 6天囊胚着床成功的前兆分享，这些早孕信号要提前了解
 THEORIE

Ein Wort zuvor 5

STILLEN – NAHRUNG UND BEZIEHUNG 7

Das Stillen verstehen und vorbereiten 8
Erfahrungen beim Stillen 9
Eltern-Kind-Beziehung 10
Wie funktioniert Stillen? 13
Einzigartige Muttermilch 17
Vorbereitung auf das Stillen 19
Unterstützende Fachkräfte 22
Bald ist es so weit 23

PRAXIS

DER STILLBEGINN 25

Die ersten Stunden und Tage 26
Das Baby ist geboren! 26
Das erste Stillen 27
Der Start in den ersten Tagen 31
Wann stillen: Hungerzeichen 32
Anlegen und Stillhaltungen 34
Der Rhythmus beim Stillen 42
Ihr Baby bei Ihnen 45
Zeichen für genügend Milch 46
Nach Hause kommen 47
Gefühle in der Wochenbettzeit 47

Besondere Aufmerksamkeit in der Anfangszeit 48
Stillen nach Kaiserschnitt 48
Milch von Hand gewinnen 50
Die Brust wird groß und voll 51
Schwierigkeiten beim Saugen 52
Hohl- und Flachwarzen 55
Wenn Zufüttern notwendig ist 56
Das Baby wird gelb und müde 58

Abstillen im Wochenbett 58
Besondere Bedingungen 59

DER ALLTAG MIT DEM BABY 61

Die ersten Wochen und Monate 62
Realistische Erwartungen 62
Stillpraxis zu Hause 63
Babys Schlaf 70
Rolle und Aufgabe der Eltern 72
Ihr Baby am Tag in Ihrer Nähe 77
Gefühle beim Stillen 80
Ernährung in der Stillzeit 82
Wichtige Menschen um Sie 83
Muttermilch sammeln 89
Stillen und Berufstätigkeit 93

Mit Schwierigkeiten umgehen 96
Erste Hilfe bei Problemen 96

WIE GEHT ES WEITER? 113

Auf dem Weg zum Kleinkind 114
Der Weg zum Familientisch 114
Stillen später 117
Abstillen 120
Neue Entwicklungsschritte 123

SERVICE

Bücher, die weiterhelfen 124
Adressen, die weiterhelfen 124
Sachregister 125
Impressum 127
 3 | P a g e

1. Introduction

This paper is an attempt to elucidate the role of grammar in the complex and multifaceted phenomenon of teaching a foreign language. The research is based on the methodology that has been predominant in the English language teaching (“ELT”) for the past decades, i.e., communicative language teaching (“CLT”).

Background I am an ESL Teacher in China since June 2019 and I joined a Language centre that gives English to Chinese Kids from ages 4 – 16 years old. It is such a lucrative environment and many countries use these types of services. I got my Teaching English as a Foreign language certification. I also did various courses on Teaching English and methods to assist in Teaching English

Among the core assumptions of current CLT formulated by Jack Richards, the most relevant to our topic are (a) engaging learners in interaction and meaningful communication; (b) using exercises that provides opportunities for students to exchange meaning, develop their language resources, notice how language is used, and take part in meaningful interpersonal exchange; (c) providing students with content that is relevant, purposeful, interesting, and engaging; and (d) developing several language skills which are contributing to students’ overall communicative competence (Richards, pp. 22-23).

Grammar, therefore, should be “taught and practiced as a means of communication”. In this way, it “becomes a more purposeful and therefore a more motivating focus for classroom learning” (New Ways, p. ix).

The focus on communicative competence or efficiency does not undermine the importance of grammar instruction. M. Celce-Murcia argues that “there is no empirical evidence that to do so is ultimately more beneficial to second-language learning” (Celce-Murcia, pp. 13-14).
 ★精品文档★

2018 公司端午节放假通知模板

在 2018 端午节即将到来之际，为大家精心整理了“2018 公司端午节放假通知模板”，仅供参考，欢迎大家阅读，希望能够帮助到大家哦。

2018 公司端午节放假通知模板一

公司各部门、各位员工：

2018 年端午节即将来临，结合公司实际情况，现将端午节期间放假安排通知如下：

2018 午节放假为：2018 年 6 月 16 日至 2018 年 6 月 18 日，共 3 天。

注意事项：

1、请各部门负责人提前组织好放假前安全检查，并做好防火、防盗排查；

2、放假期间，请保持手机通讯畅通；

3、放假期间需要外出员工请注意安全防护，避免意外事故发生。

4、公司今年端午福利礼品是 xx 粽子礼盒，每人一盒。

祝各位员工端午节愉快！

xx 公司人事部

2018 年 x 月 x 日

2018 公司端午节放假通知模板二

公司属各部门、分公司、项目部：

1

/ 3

→ WHAT TO WORK ON:
Write out exactly the lines above between the line with "Neue Entwicklungsschritte 123" and the line with "1. Introduction", inclusive, and nothing beyond them.

→ EXERCISE RESULT:
Neue Entwicklungsschritte 123

SERVICE

Bücher, die weiterhelfen 124
Adressen, die weiterhelfen 124
Sachregister 125
Impressum 127
 3 | P a g e

1. Introduction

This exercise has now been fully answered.